Passage shown =
____

BACKGROUND OF THE INVENTION

Boreholes created in the earth for extraction of mineral deposits such as oil and gas pass through numerous and varied geologic formations. These geologic formations have varied properties including numerous chemical and mechanical properties such as permeability, porosity, pore fluids, internal pore pressures, etc. Each of these properties are considered to some degree in the design and implementation of a drilling program. For example, material properties of the formation that affect well design include compressive strength, tensile strength, fracture initiation and propagation limits, porosity, Young's elastic modulus, Poisson ratio and bulk modulus.

Significant variations in formation pressures and their material properties, and formation fluids often require isolation and specific treatment. Such treatments include but are not limited to methods to increase fracture initiation pressure, the consolidation of fractured materials, sealing up thief or lost circulation zones, reducing permeability and porosity that is causing the loss and/or shutting off undesirable water or nuisance gas.

Such treatments include the use of steel casing or cement. When steel casing is used to isolate particular strata, these structures are expensive and will result in the overall reduction of the diameter of any lower sections of the excavation. This reduction can significantly affect potential production of gas and/or fluids from the well. In addition, the cost of these steel structures can significantly affect the economic justification for the well.

Drilling fluids, or drilling muds as they are often known, are generally slurries of clay solids, polymers and other fluid materials. Typically, a drilling mud is circulated down through the drill pipe, out the drill bit, and back to the surface through the annulus between the drill pipe and the borehole wall. Drilling fluids generally include one or more of viscosifiers or suspending agents, weighting agents, corrosion inhibitors, soluble salts, seepage loss control additives, bridging agents, emulsifiers, lubricants as well as other additives selected to impart desired properties to the drilling fluid.

Oil-based drilling fluids are comprised of oils, including for example, diesel, poly alpha olefins, mineral oils, propylene glycol, methyl glycoside, modified esters and ethers, and the like and mixtures thereof, and invert emulsions of oil in which water is dispersed in an oil-based medium. Oil based drilling fluids can be comprised entirely of oil, or more commonly, may contain water ranging in concentration from 10% up to 50%. In such a mixed oil and water system, water becomes the internal phase and is emulsified into the oil such that the oil becomes the external phase.

____

The data =
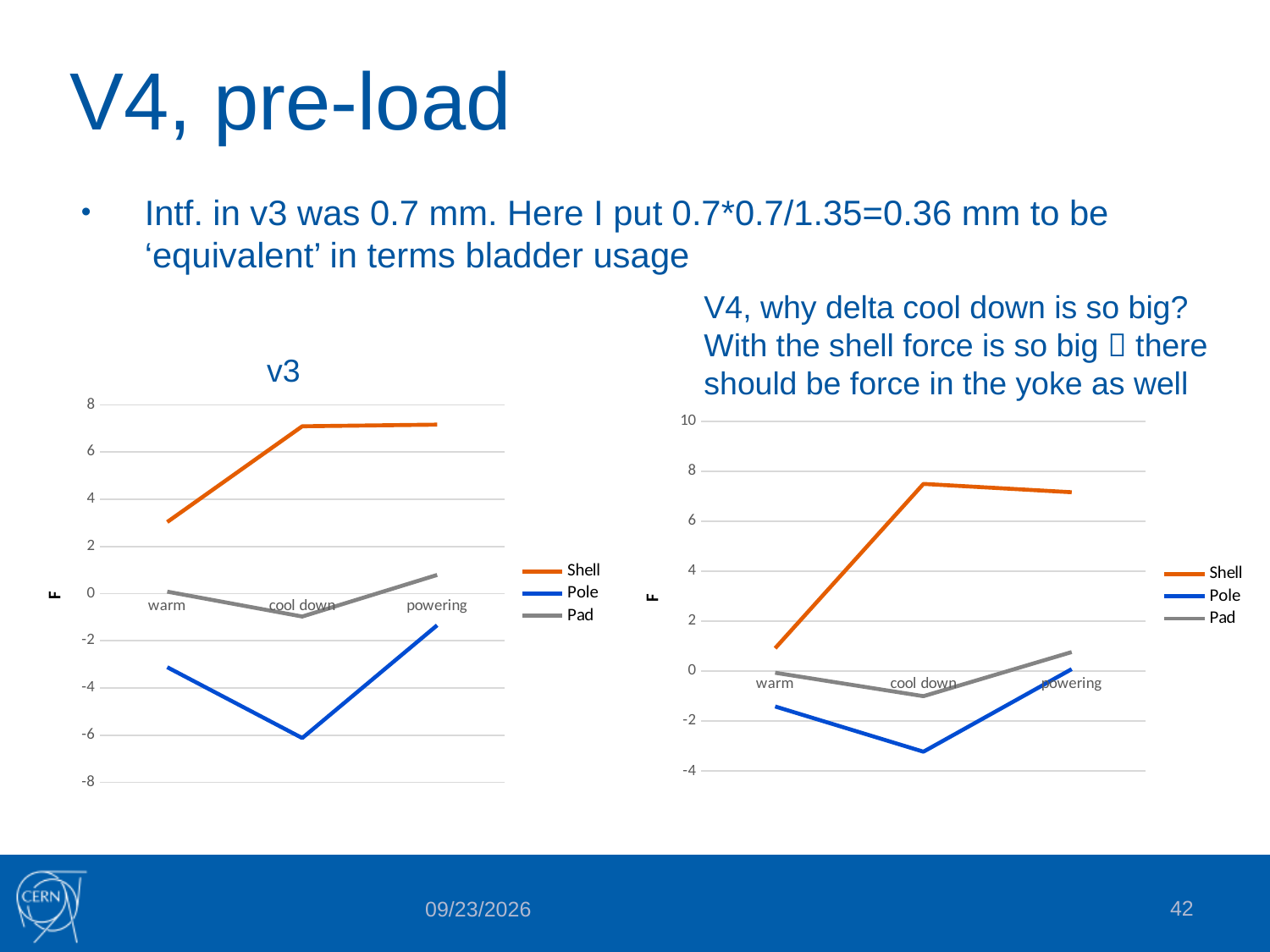
In the chart on the right, which colour is used for the Pad series? grey In the chart on the right, how many categories are shown on the x axis? 3 In the v3 chart on the left, which series has the highest value at cool down? Shell In the v3 chart on the left, does the Pole series rise or fall from warm to cool down? fall In the v3 chart on the left, is the Shell value at cool down greater or less than 6? greater In the chart on the right, is the Shell value at warm greater or less than 2? less In the v3 chart on the left, which series has the lowest value at cool down? Pole In the chart on the right, which is larger: the Shell value at warm or the Shell value at cool down? cool down In the v3 chart on the left, what kind of chart is shown? line chart In the v3 chart on the left, how many series does the legend list? 3 In the chart on the right, is the Pole value at cool down greater or less than -2? less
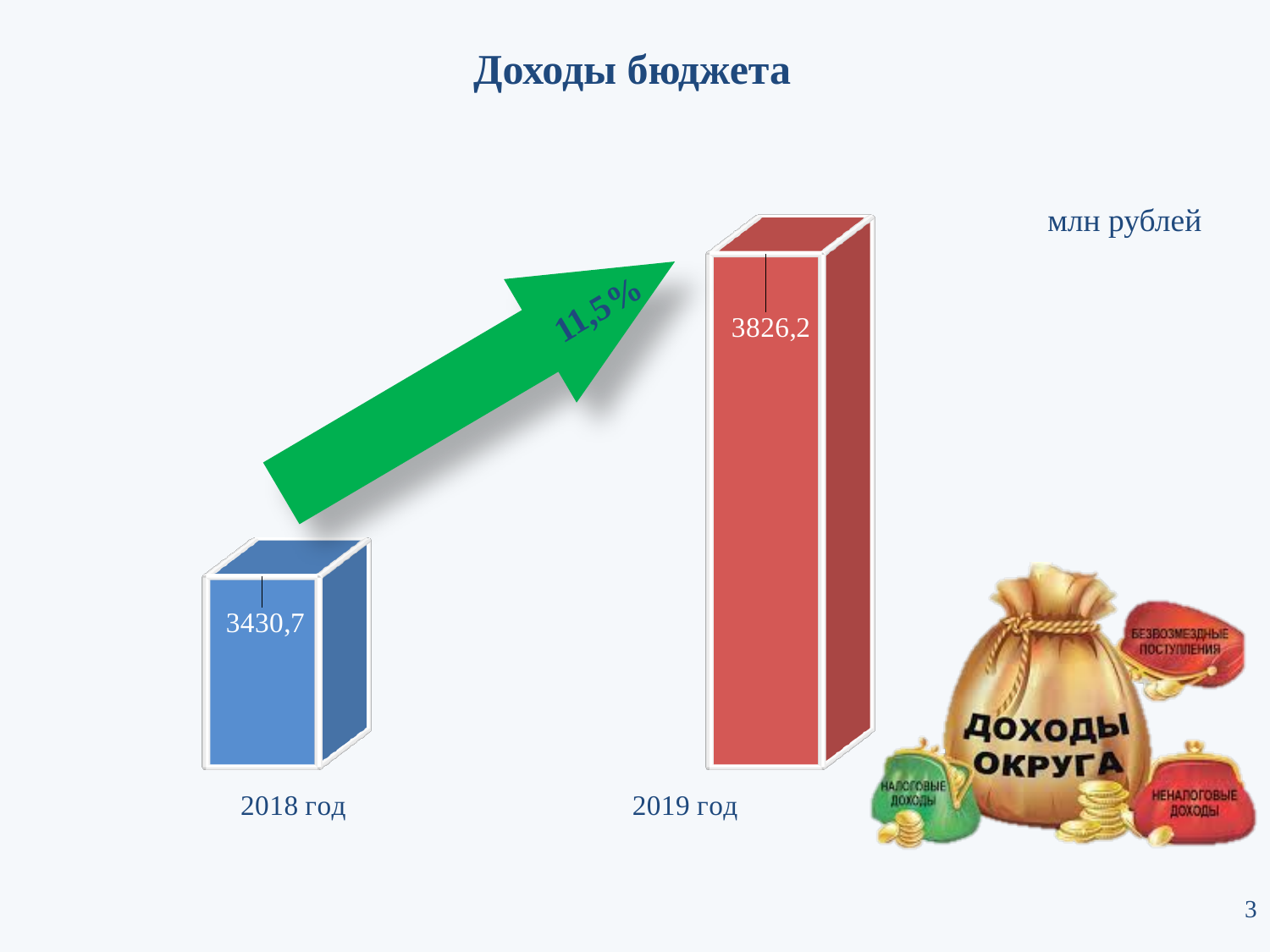
What is the title of the chart? Доходы бюджета What kind of chart is shown on the slide? bar chart Do the values rise or fall from 2018 год to 2019 год? rise Which is larger, the value for 2018 год or the value for 2019 год? 2019 год How many bars are shown in the chart? 2 What is the value for 2018 год? 3430,7 Which year has the highest value? 2019 год What percentage growth is shown on the arrow between the two bars? 11,5% What is the value for 2019 год? 3826,2 What unit is indicated for the values in the chart? млн рублей What is the difference between the values for 2019 год and 2018 год? 395,5 Which year has the lowest value? 2018 год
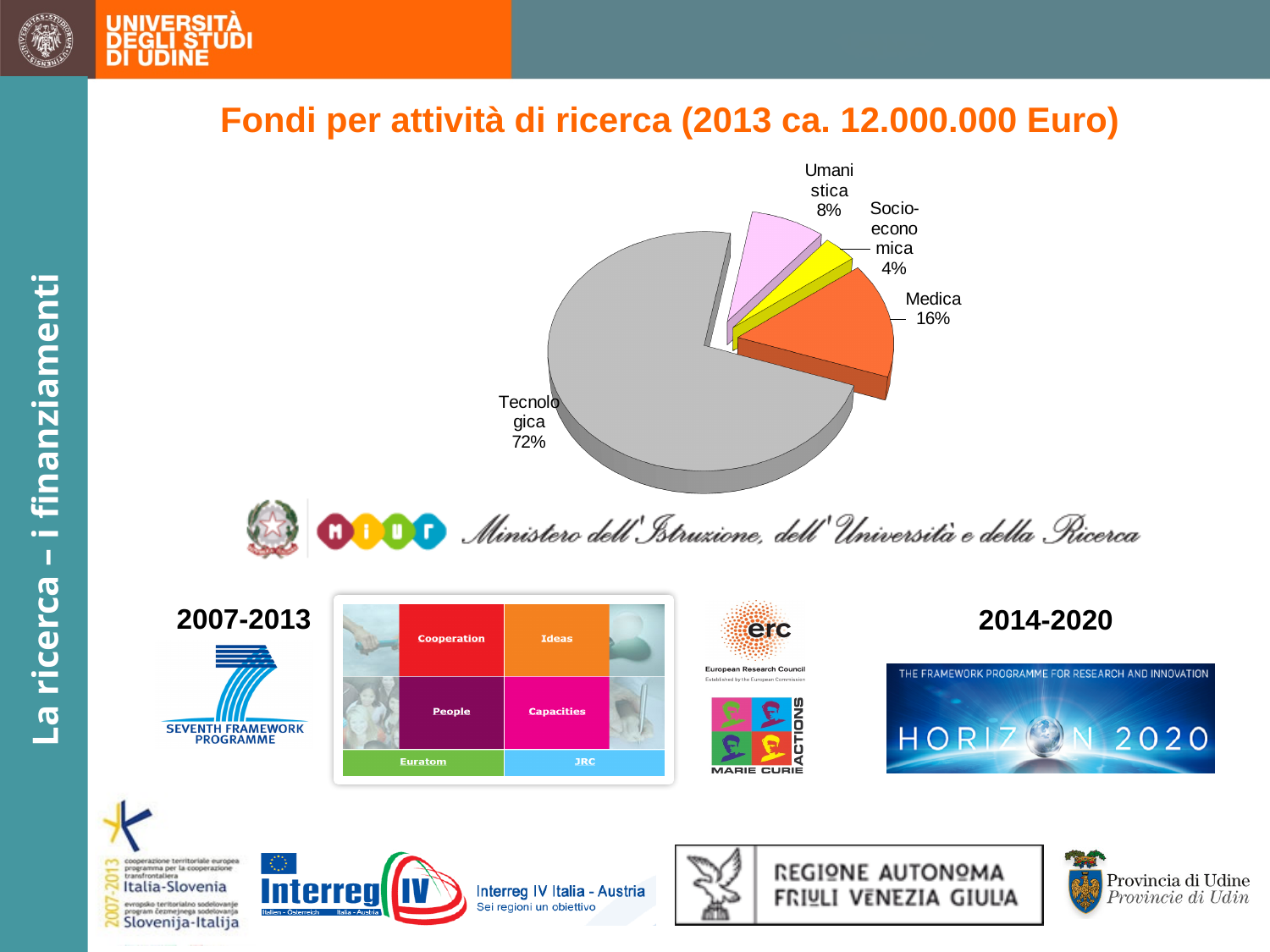
What share of the pie does Medica have? 16% What share of the pie does Tecnologica have? 72% What share of the pie does Umanistica have? 8% Which category has the smallest slice of the pie? Socio-economica What share of the pie does Socio-economica have? 4% What is the combined share of Medica and Umanistica? 24% Which is larger, the Umanistica slice or the Socio-economica slice? Umanistica How many slices does the pie chart have? 4 What is the difference in percentage points between Tecnologica and Medica? 56 What is the title of the chart? Fondi per attività di ricerca (2013 ca. 12.000.000 Euro) What kind of chart is shown on the slide? pie chart Which category has the largest slice of the pie? Tecnologica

____

About this exercise = Using the background section on boreholes, explain why isolating strata with steel casing is a drawback. The listing is separate material, unrelated to the text on boreholes and drilling fluids.

Reply = Steel casing is expensive, and it reduces the diameter of any lower sections of the excavation, which can significantly affect the well's potential production of gas or fluids. Its cost can also significantly affect the economic justification for the well.